The paper is dedicated to the generalisation of the investigations results for the 13th–15th Curonian Spit archaeological sites, with the analyse of the main types of finds and supposed Prussian and Curonian contact zone problem. Last decade’s established theories about the 13th–15th Curonian Spit archaeological sites populaton are also reviewed and revised. Unpublished till now new archaeological investigations and archival data is reflected in this study.
Long shafts, known by various sources in Sambia, were not attracting the attention of archaeologists. According to their location, the shafts are divided into: shafts near the extremities of the peninsula, known from archaeological exploration, and shafts in the depth of the land, known only from written sources. It is possible that the shafts were performed not so much by the military as by cult and administrative functions, limiting the extraterritorial nature of the canals and protecting the foreign boats roaming through them from the Prussian tribal territory, the laws of which the merchant-mariners did not obey.
The final phase of the Viking Age in the Prussian material culture was marked by the proliferation of media in the retinue of the Prussians and Curonians bronze and iron products, coated (plated) of silver. By the XIV century from the Prussian nobility extends the custom of wearing “knightly” zones, as the Order’s decorated and traditionally Prussian images. Later burials of Christianized Prussians plated items disappear along with the main array of other burial items.

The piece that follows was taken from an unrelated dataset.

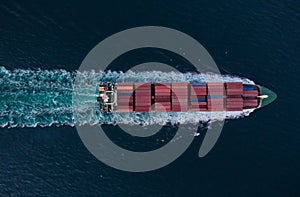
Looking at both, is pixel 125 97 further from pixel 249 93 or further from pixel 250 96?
pixel 250 96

Journal:Archaeologia Baltica
Volume 8 (2007): Weapons, Weaponry and Man (In memoriam Vytautas Kazakevičius), pp. 58–68
Abstract
At the Early Roman Iron Age graveyard of Hagenow, Mecklenburg, five or six generations of an elite manifest rank and status through the burial custom, among other things using weapons and components of military equipment. The wealth and quality of the grave goods obvious based on the participation in Germanic retinues and also in Roman services.